Problem details => Reproduce the passage of the text on EEG-aided ECG sleep staging that starts with "The paper tackled" and goes on through "4-class classifications, respectively.".

====== Selected extract ======

EEG aided boosting of single-lead ECG based sleep staging with Deep Knowledge Distillation
This work addresses the need for more convenient and accessible sleep monitoring by enhancing ECG-based methods, though it is incremental as it builds on existing knowledge distillation techniques.
The paper tackled the problem of improving single-lead ECG-based sleep staging, which is less accurate than EEG-based methods, by proposing a cross-modality knowledge distillation framework that transfers knowledge from EEG to ECG models, resulting in improvements of 13.40% and 14.30% in weighted-F1-scores for 3-class and 4-class classifications, respectively.
An electroencephalogram (EEG) signal is currently accepted as a standard for automatic sleep staging. Lately, Near-human accuracy in automated sleep staging has been achievable by Deep Learning (DL) based approaches, enabling multi-fold progress in this area. However, An extensive and expensive clinical setup is required for EEG based sleep staging. Additionally, the EEG setup being obtrusive in nature and requiring an expert for setup adds to the inconvenience of the subject under study, making it adverse in the point of care setting. An unobtrusive and more suitable alternative to EEG is Electrocardiogram (ECG). Unsurprisingly, compared to EEG in sleep staging, its performance remains sub-par. In order to take advantage of both the modalities, transferring knowledge from EEG to ECG is a reasonable approach, ultimately boosting the performance of ECG based sleep staging. Knowledge Distillation (KD) is a promising notion in DL that shares knowledge from a superior performing but usually more complex teacher model to an inferior but compact student model. Building upon this concept, a cross-modality KD framework assisting features learned through models trained on EEG to improve ECG-based sleep staging performance is proposed. Additionally, to better understand the distillation approach, extensive experimentation on the independent modules of the proposed model was conducted. Montreal Archive of Sleep Studies (MASS) dataset consisting of 200 subjects was utilized for this study. The results from the proposed model for weighted-F1-score in 3-class and 4-class sleep staging showed a 13.40 \% and 14.30 \% improvement, respectively. This study demonstrates the feasibility of KD for single-channel ECG based sleep staging's performance enhancement in 3-class (W-R-N) and 4-class (W-R-L-D) classification.

====== Information provided ======

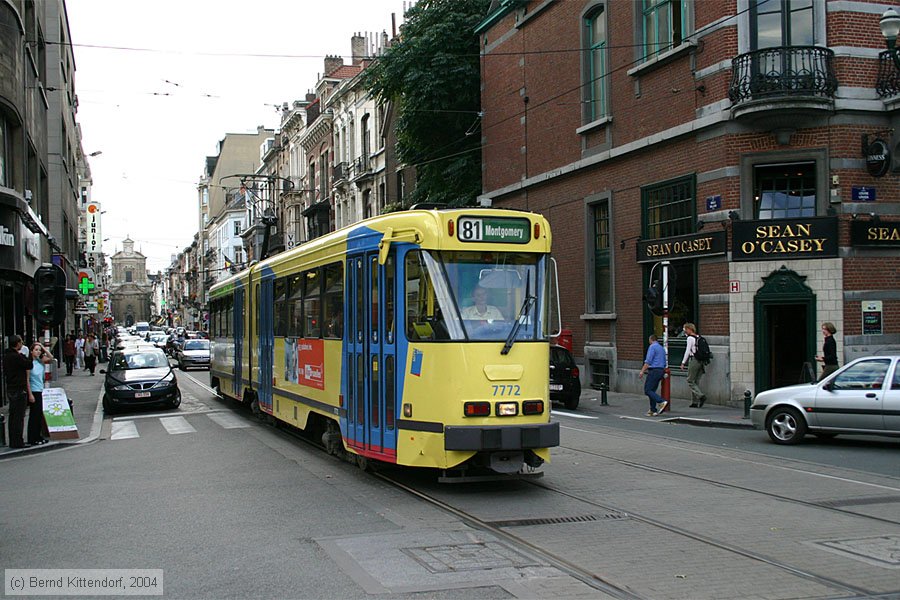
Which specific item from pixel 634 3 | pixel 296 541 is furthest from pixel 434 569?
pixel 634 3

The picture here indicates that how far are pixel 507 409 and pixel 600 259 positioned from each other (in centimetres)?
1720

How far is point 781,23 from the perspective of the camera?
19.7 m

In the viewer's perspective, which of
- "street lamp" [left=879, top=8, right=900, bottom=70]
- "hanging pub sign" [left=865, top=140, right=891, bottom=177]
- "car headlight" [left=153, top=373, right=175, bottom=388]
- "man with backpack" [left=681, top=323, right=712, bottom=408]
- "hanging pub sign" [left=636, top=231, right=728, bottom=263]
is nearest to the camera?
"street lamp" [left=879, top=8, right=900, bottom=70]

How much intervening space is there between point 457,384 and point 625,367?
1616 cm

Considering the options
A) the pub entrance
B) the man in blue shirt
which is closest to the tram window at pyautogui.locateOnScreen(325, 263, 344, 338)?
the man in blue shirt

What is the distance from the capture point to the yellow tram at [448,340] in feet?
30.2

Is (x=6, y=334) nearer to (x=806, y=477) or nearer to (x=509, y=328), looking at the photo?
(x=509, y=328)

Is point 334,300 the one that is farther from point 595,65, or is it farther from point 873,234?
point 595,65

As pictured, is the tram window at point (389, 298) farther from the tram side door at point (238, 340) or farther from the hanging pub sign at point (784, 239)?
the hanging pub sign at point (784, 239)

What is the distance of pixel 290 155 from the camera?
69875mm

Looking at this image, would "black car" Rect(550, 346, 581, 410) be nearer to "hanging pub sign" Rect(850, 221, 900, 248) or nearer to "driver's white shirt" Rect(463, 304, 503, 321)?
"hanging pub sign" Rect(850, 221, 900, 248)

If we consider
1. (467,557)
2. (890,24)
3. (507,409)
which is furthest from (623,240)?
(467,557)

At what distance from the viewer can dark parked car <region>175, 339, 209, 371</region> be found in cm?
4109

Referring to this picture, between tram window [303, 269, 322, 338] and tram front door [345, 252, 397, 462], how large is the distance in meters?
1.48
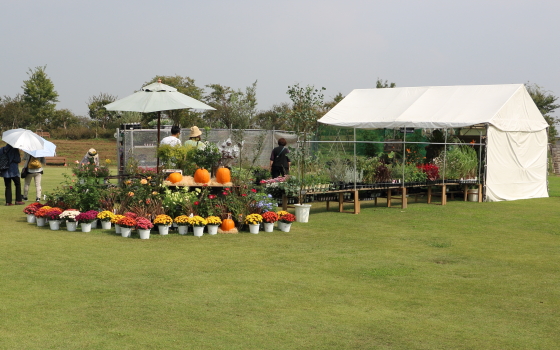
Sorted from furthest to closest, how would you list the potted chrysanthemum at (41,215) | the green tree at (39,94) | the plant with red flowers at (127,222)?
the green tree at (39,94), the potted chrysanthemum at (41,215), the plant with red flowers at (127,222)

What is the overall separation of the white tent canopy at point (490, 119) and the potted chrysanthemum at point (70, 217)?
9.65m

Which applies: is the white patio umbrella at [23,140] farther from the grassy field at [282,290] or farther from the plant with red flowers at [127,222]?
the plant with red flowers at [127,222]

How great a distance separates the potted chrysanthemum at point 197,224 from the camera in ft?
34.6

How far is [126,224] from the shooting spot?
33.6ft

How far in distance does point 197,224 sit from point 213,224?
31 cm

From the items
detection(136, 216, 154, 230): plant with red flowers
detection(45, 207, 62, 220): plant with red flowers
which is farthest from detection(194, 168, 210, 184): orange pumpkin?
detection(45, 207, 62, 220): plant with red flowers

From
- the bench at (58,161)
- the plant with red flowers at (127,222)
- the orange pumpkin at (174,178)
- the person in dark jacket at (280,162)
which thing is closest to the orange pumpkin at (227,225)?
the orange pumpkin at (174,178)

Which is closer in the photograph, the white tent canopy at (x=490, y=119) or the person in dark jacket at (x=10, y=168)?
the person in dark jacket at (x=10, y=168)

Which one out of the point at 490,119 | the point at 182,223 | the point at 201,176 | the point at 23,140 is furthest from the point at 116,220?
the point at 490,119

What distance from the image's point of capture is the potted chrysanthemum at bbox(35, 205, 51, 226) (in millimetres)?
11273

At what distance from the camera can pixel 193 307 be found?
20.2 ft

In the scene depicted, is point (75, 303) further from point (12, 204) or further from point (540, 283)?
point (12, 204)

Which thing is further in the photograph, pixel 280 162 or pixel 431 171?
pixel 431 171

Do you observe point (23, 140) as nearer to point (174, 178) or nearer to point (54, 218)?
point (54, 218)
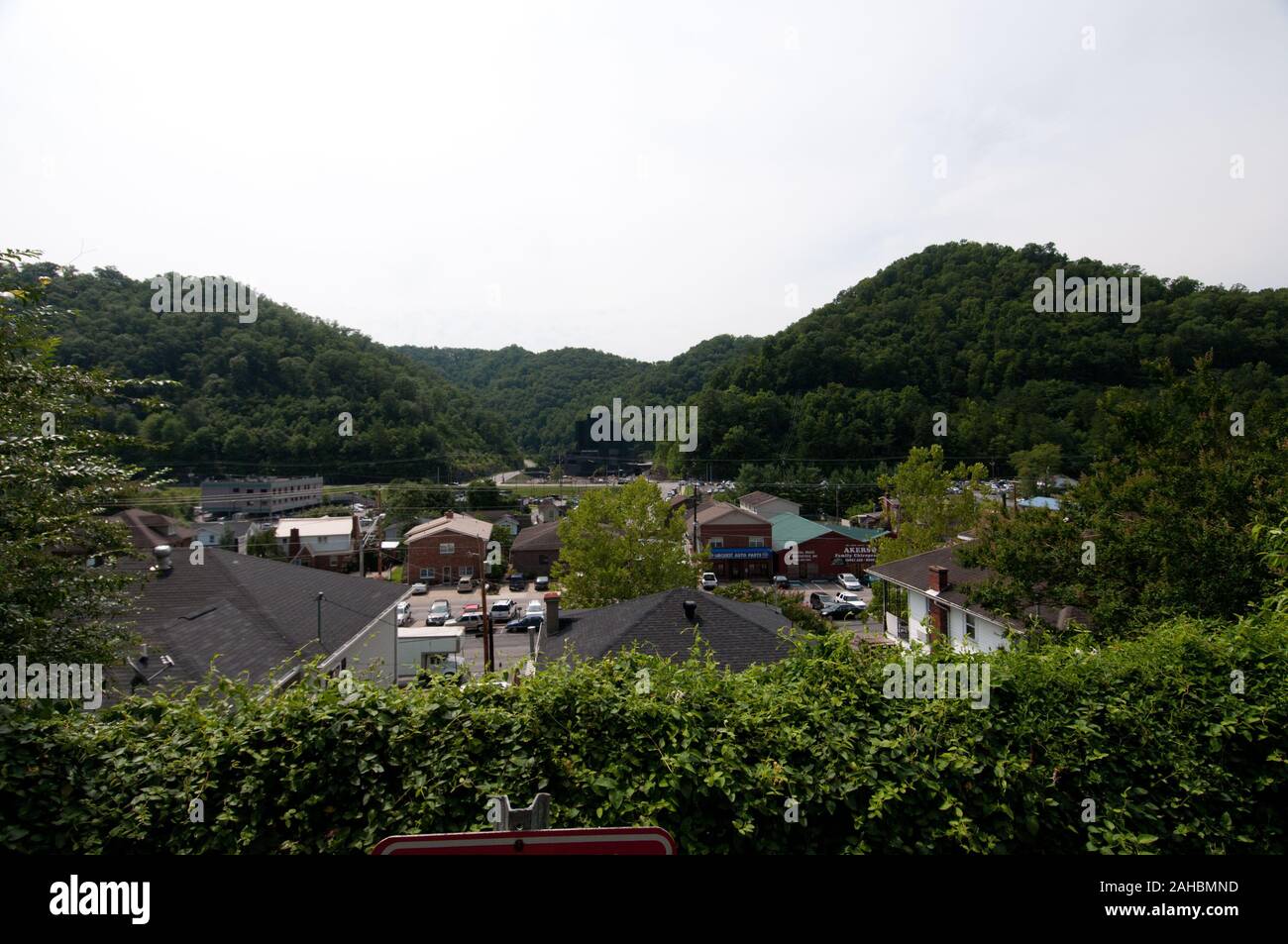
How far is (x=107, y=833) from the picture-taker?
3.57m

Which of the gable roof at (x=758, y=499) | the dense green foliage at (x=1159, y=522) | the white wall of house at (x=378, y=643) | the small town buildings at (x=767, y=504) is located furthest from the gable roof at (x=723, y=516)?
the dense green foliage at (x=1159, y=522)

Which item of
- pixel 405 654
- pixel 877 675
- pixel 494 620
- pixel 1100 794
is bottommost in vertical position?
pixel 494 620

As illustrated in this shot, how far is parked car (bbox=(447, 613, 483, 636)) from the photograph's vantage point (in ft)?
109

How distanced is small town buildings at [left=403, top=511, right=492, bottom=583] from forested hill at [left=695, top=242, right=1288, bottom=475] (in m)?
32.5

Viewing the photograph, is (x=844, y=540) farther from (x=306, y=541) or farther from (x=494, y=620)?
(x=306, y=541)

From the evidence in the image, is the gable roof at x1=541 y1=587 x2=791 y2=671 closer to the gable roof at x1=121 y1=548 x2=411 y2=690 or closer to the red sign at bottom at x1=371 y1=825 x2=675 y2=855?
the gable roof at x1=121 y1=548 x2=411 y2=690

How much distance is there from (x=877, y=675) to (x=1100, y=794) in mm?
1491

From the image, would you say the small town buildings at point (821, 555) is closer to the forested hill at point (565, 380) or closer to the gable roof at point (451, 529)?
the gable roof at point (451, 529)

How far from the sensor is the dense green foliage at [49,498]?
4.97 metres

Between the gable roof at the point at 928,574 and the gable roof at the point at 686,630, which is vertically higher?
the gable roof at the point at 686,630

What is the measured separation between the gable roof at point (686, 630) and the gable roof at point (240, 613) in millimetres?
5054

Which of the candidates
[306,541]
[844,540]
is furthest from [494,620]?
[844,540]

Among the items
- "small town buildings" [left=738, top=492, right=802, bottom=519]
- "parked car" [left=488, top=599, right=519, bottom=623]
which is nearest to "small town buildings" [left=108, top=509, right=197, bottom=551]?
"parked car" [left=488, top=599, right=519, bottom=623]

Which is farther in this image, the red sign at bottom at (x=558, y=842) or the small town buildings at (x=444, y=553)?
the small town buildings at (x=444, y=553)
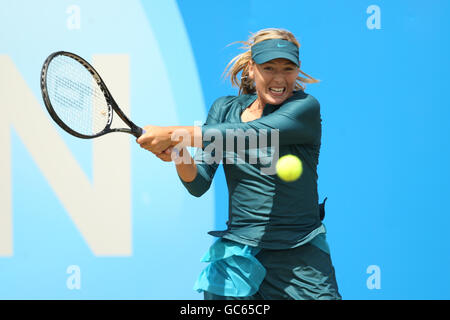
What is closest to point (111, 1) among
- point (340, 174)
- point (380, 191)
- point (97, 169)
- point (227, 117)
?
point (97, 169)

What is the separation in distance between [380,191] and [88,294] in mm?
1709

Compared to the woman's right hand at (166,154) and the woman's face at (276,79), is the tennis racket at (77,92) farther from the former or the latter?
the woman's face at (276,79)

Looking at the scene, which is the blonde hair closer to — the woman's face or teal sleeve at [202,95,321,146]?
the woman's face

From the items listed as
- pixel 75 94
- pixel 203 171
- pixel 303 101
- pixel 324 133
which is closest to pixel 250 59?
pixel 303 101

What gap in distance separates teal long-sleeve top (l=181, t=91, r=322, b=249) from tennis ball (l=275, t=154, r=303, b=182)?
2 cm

======

Finished exercise =>
The paper tackled the problem of improving single-lead ECG-based sleep staging, which is less accurate than EEG-based methods, by proposing a cross-modality knowledge distillation framework that transfers knowledge from EEG to ECG models, resulting in improvements of 13.40% and 14.30% in weighted-F1-scores for 3-class and 4-class classifications, respectively.